Now an ordained Buddhist priest, Coyote is a modern renaissance man with more than 140 acting credits, including playing the scientist Keys in “E.T. the Extra Terrestrial.”

He’s a guitarist, singer and songwriter, and the author of two memoirs, “Sleeping Where I Fall” about the counterculture figures he knew in his youth, and “The Rainman’s Third Cure” about his mentors.

Photo of Peter Coyote by Alvin Jornada of The Press Democrat

Yet he may be best known, or most heard, as the authoritative narrator of Ken Burns’ documentaries, including “The Vietnam War,” “The Roosevelts” and “Country Music.”

Vulture, an online culture magazine, called him “God’s stenographer” and said, “His calm, cowboy-around-a-campfire timbre is basically the voice of America.”

At the Zen center, Coyote began teaching acting and “started to realize there were certain parallels between meditative states and the freedom of improvised states.”

He began experimenting with masks, and “learned that if I worked with you by giving you exercises that would push you against the edges of yourself, I’m going to change your feelings.”

By enacting scenarios “where you don’t have time to think, you have to leap into ridiculous situations.
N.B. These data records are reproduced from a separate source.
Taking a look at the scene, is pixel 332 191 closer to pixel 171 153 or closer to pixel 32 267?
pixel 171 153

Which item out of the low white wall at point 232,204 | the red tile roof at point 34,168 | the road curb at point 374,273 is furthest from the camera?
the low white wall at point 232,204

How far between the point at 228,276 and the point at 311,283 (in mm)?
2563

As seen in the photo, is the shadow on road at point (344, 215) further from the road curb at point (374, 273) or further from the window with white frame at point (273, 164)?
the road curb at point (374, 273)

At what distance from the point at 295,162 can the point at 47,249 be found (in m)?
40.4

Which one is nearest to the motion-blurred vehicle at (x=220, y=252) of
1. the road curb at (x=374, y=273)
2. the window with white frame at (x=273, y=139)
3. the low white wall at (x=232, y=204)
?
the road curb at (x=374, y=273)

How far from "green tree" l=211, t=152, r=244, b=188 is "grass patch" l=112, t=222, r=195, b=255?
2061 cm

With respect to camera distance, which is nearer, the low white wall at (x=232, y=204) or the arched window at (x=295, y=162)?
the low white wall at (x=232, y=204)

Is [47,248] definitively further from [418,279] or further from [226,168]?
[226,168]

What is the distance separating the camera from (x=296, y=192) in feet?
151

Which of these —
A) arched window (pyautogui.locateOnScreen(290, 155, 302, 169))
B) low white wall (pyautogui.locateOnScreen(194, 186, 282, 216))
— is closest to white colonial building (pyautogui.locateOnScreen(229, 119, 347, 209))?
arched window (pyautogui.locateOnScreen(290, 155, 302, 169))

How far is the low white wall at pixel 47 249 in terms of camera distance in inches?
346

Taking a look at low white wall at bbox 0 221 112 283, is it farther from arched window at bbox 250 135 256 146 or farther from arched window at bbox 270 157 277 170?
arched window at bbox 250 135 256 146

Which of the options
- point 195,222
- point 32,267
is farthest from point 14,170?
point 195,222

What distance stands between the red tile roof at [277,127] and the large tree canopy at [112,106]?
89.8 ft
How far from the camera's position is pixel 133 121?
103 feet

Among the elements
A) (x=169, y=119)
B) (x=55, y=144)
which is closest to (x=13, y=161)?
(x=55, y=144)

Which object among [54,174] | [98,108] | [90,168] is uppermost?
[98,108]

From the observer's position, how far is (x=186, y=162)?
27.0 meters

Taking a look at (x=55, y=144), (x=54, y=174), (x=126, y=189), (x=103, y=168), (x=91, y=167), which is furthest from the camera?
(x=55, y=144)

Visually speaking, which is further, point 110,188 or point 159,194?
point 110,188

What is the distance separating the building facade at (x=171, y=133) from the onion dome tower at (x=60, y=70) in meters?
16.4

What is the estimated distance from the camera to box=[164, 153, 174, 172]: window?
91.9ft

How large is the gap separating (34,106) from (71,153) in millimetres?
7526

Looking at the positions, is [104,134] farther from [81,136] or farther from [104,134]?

Your life is not at risk, but your ego is at risk.”

Coyote celebrated his 80th birthday last fall, and though the pandemic has halted his in-person classes, he occasionally conducts mask workshops online.

“In 40 years of doing these classes, when I put a mask on you and hold a mirror up in front of you, I’ve never had a person not discover a character, cold sober, and have 10 minutes of absolute freedom, no self criticism, no self consciousness.”

Coyote calls these tastes of liberation “enlightenment light.” Then he makes his pitch for meditation and explains that we have no fixed self.

“There’s no organ that corresponds to yourself. It’s just an awareness,” he said.